Question

A brick is thrown upward from the top of a building at an angle of 250 above the horizontal, and with an initial speed of 15 m/s. If it takes 3.0 s for the brick hit the ground, (a) how tall is the building? (b) What is the maximum height of the brick?

Answer 1

Answer:

(a) 25.08 m

(b) 2.05 m

Step-by-step explanation:

Let the height of the building be 'h'.

Given:

Angle of projection is, $\theta=25$°

Initial speed is, $u=15\ m/s$

Time of flight is, $t=3.0\ s$

(a)

Consider the vertical motion of the brick.

Vertical component of initial velocity is given as:

$u_y=u\sin\theta\\\\u_y=15\sin(25)=6.34\ m/s$

Vertical displacement of the brick is equal to the height of the building.

So, vertical displacement = $-h$ (Negative sign implies downward motion)
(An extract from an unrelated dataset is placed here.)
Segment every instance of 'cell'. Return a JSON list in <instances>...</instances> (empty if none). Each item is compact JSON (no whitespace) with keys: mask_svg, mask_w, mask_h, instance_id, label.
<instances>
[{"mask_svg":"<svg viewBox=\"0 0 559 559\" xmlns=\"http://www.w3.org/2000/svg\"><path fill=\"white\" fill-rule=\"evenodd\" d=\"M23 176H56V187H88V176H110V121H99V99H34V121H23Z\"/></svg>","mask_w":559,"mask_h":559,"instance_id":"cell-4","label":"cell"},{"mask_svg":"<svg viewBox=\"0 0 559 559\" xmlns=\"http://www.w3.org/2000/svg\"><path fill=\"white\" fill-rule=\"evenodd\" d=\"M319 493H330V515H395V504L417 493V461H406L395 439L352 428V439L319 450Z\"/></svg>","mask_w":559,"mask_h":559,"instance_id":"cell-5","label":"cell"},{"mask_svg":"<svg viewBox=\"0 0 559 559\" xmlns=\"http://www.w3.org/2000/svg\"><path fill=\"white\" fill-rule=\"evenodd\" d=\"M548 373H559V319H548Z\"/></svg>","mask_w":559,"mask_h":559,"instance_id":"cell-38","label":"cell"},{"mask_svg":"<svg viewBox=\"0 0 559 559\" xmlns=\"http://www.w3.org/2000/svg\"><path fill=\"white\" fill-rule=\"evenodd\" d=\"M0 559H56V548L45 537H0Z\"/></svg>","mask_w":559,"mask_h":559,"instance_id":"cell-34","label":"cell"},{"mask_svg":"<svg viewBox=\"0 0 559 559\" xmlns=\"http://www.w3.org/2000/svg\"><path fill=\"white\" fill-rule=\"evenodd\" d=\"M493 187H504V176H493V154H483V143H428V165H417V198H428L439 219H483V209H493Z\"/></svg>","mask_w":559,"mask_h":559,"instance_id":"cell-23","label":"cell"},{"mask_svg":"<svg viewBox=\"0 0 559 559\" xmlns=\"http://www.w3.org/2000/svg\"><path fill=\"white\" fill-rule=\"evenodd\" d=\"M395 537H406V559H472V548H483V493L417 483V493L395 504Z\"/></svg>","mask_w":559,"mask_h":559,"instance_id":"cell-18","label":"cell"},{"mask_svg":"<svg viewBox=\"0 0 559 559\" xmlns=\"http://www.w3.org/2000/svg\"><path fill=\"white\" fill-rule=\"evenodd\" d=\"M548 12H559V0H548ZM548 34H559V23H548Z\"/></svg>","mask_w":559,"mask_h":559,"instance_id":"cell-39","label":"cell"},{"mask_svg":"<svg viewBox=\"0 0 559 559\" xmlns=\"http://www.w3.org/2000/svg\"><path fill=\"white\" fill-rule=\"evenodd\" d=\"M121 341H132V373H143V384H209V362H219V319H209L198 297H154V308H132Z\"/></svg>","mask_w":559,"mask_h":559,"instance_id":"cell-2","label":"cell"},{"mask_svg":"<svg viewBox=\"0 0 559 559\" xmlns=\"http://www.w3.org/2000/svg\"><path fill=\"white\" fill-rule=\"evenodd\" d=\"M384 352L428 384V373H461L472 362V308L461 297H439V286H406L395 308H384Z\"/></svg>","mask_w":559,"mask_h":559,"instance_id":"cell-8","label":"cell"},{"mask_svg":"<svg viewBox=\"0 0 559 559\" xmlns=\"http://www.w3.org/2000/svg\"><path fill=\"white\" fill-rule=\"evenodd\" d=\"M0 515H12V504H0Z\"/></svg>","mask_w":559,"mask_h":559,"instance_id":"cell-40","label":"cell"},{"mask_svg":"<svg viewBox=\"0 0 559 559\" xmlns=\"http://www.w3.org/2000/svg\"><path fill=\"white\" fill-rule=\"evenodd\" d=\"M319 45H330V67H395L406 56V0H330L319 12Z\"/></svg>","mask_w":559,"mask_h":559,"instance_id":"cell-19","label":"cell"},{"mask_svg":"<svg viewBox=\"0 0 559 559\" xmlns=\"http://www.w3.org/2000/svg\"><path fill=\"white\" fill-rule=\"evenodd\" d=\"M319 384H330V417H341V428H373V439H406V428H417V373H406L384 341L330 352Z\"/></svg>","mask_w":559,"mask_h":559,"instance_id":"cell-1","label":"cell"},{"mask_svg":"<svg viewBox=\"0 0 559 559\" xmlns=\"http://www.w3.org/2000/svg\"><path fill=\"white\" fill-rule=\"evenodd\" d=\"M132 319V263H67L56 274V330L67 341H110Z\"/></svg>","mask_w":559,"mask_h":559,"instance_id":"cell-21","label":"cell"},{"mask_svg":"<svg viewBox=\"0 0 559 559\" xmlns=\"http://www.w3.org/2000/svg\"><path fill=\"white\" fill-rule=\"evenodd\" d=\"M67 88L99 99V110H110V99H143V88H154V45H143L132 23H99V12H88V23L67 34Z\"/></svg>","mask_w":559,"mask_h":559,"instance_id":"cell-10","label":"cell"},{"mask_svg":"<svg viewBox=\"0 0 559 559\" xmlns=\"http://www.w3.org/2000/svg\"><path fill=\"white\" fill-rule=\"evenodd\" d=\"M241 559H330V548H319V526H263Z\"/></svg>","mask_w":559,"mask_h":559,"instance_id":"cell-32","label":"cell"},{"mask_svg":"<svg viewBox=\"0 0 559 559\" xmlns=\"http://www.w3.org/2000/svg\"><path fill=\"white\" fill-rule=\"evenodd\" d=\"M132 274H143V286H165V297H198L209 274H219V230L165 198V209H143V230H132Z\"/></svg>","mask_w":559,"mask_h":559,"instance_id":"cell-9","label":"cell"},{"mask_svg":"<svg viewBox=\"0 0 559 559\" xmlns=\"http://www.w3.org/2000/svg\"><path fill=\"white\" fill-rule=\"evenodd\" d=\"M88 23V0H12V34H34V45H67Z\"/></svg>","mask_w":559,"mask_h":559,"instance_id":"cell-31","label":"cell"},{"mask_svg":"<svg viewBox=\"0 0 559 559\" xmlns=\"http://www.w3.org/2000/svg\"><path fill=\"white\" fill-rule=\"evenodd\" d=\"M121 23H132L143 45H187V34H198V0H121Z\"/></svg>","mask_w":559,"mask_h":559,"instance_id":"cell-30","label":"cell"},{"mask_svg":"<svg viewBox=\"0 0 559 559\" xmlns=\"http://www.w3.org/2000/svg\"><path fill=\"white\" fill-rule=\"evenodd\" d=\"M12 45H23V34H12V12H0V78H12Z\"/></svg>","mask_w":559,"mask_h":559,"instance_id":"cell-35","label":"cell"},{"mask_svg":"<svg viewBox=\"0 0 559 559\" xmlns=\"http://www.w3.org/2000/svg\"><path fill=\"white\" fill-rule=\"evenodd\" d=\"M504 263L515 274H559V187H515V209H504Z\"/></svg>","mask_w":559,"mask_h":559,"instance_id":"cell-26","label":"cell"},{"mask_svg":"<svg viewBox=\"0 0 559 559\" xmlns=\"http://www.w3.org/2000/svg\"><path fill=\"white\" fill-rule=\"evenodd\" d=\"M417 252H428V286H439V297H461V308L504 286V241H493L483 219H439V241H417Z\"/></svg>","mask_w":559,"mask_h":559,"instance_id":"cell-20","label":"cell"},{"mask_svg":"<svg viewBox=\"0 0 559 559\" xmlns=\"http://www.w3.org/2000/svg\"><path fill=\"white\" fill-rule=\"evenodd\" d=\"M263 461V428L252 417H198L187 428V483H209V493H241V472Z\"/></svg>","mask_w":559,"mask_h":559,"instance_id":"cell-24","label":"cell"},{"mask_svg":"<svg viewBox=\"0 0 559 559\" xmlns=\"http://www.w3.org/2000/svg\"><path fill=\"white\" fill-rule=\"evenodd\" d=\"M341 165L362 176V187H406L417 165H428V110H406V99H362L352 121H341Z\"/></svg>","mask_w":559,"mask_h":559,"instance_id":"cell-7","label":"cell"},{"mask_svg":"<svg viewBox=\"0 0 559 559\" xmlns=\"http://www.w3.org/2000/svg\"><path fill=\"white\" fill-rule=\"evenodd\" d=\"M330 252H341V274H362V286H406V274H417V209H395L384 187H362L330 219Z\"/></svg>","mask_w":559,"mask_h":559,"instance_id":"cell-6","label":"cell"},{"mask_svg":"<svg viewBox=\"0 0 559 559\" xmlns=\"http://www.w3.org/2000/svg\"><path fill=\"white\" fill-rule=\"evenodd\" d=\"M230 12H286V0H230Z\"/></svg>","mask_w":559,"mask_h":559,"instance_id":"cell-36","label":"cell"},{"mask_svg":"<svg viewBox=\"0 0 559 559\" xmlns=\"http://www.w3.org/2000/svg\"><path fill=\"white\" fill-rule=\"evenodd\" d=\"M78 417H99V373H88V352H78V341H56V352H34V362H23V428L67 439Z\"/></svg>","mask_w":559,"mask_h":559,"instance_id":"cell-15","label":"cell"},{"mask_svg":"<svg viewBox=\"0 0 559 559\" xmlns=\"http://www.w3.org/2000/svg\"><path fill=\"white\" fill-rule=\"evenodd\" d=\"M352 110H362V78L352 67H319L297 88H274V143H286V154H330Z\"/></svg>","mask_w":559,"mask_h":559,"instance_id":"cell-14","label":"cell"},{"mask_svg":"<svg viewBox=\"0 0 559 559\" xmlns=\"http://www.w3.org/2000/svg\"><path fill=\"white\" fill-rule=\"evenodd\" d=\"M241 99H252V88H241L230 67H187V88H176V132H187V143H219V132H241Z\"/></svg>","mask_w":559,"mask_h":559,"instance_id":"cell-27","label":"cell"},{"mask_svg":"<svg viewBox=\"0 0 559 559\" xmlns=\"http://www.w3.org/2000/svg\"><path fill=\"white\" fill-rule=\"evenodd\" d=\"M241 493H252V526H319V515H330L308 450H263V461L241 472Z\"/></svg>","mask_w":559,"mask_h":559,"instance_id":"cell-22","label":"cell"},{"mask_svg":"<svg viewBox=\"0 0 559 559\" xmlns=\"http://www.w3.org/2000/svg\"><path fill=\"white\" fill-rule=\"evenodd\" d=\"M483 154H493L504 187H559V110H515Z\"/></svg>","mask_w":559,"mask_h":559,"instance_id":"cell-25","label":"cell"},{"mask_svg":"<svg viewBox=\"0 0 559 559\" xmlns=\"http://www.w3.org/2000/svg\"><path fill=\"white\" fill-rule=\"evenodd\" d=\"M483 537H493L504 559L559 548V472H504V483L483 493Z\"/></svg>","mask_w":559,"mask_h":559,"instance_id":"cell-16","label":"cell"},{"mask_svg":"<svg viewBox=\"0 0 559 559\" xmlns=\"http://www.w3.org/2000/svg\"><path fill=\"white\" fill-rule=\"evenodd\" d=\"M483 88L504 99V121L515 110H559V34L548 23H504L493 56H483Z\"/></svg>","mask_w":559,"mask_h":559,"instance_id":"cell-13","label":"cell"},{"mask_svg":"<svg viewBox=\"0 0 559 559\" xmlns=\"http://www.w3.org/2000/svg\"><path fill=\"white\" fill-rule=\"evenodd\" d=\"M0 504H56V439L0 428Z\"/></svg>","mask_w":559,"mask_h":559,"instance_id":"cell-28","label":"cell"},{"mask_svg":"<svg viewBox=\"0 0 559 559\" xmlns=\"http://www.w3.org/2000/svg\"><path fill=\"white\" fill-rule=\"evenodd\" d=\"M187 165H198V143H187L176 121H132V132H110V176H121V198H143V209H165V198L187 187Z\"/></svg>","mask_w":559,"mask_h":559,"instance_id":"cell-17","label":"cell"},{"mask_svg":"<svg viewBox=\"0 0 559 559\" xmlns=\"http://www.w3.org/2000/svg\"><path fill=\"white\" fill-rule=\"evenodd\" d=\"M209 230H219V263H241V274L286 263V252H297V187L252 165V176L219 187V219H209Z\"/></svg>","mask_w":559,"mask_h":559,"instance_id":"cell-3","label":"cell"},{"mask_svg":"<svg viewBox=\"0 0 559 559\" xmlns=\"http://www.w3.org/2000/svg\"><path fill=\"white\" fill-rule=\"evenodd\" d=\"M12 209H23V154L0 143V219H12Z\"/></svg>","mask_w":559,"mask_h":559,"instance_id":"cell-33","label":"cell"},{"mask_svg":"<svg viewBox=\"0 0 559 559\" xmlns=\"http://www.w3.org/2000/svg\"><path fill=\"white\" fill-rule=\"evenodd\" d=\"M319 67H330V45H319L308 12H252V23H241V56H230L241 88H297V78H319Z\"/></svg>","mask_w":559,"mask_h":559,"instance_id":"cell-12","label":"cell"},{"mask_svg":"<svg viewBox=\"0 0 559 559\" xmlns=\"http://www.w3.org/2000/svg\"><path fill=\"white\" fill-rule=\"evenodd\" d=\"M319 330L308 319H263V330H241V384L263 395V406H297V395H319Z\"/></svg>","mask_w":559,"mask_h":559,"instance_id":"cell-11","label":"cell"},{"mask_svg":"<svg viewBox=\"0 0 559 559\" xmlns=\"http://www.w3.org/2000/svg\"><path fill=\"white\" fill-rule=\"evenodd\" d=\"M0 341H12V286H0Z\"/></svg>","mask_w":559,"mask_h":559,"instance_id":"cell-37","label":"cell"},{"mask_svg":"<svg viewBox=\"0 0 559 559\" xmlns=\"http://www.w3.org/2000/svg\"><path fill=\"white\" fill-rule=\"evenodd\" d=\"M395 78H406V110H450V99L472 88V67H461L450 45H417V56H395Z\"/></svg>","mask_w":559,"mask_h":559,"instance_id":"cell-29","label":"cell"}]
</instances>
Acceleration is due to gravity in the downward direction. So,

Acceleration is, $g=-9.8\ m/s^2$

Now, using the following equation of motion;

$-h=u_yt+\frac{1}{2}gt^2\\-h=6.34(3)-\frac{9.8}{2}(3)^2\\\\-h=19.02-44.1\\\\-h=-25.08\\\\h=25.08\ m$

Therefore, the building is 25.08 m tall.

(b)

Let the maximum height be 'H'.

At maximum height, the vertical component of velocity is 0 as the brick stops temporarily in the vertical direction.

So, $v_y=0\ m/s$

Now, using the following equation of motion, we have:

$v_y^2=u_y^2+2gH\\\\0=(6.34)^2-2\times 9.8\times H\\\\19.6H=40.2\\\\H=\frac{40.2}{19.6}=2.05\ m$

Therefore, the maximum height of the brick is 2.05 m.